- **EXERCISE PROMPT**: Data follows below. Repeat exactly the lines between the line holding "teli ΤΕΛΗ ΚΥΚΛΟΦΟΡΙΑΣ ΑΥΤΟΚΙΝΗΤΟ" and the line holding "Schematic diagram of", inclusive, and nothing more; drop pictures.

- **STUDY MATERIAL**:
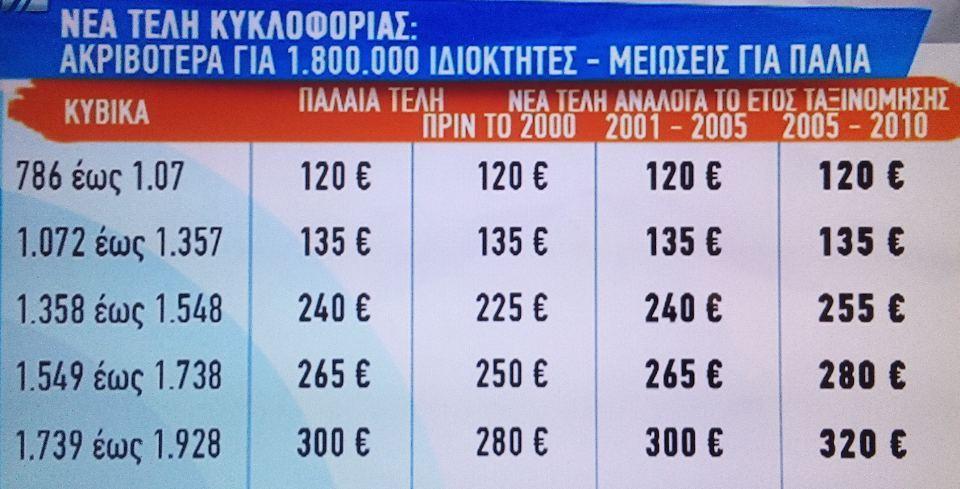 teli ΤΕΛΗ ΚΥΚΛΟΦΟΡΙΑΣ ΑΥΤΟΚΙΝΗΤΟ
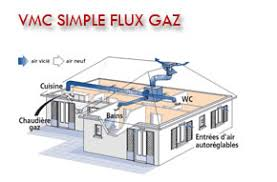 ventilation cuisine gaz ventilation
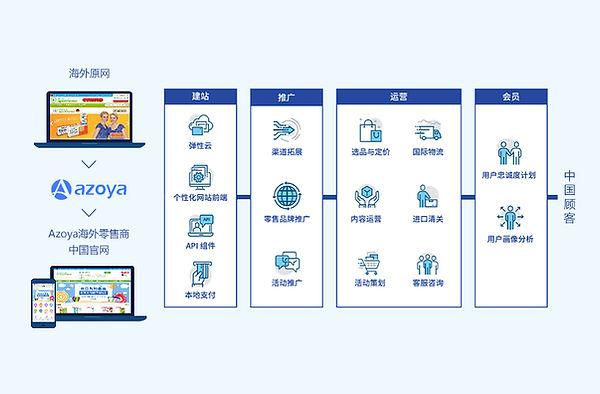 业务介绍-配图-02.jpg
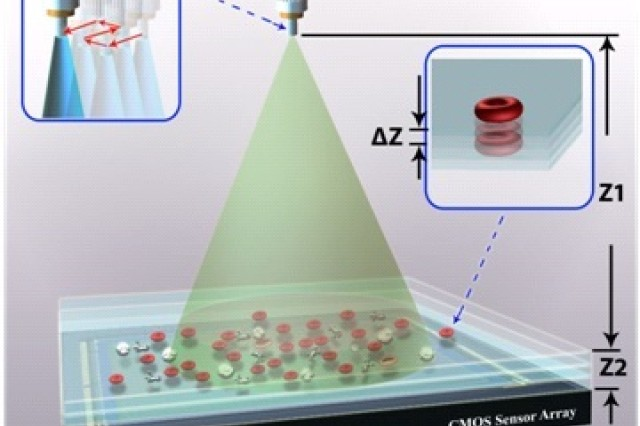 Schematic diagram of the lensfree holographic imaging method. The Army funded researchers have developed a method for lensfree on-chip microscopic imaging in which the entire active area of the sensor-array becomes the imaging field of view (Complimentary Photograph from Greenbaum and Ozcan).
* * *
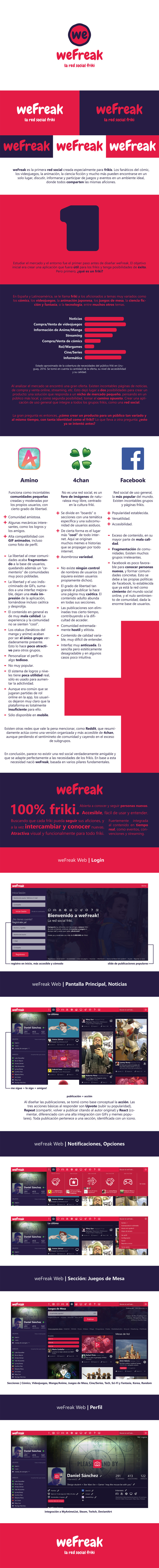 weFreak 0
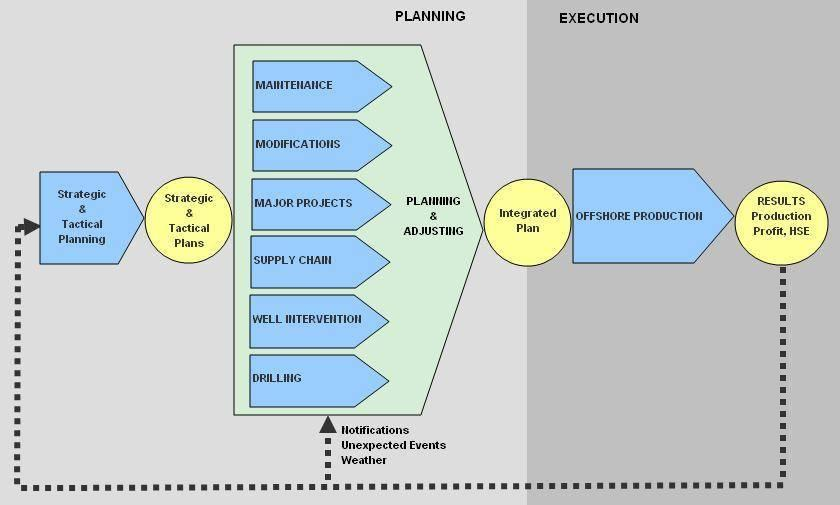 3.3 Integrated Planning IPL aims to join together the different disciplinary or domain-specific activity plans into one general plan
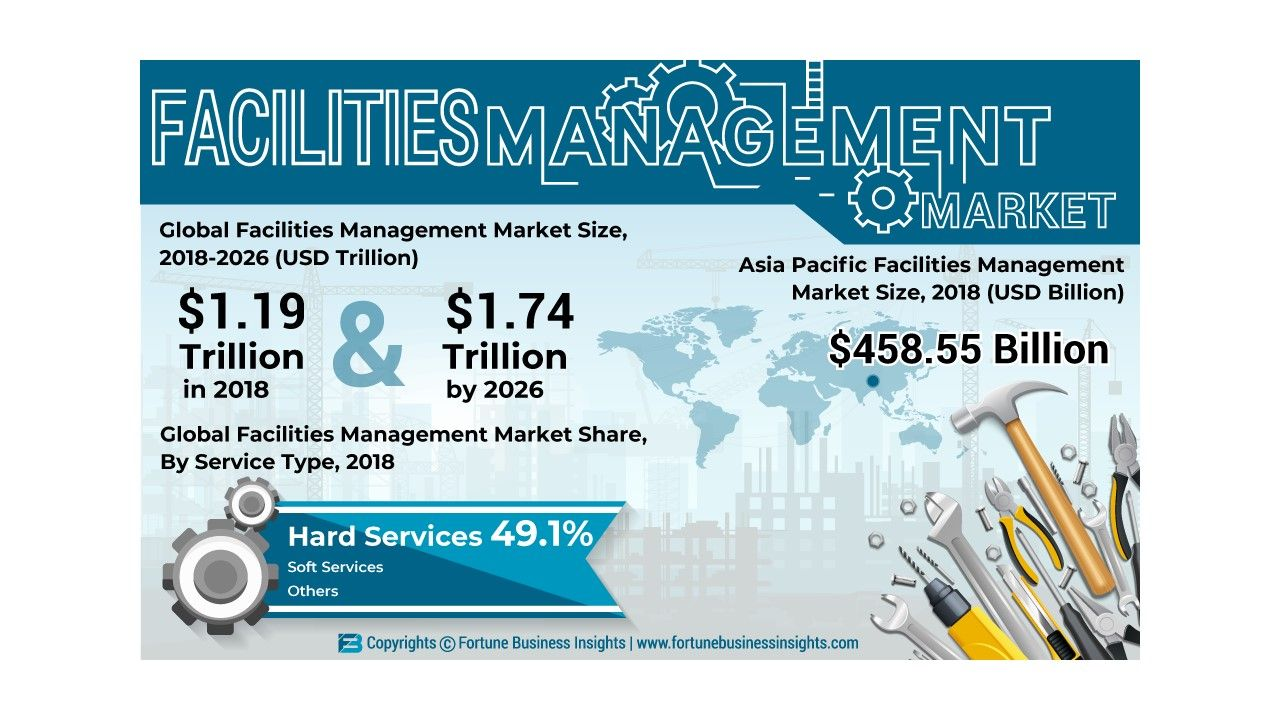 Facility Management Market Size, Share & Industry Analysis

- **ANSWER SPACE**:
 teli ΤΕΛΗ ΚΥΚΛΟΦΟΡΙΑΣ ΑΥΤΟΚΙΝΗΤΟ
 ventilation cuisine gaz ventilation
 业务介绍-配图-02.jpg
 Schematic diagram of the lensfree holographic imaging method. The Army funded researchers have developed a method for lensfree on-chip microscopic imaging in which the entire active area of the sensor-array becomes the imaging field of view (Complimentary Photograph from Greenbaum and Ozcan).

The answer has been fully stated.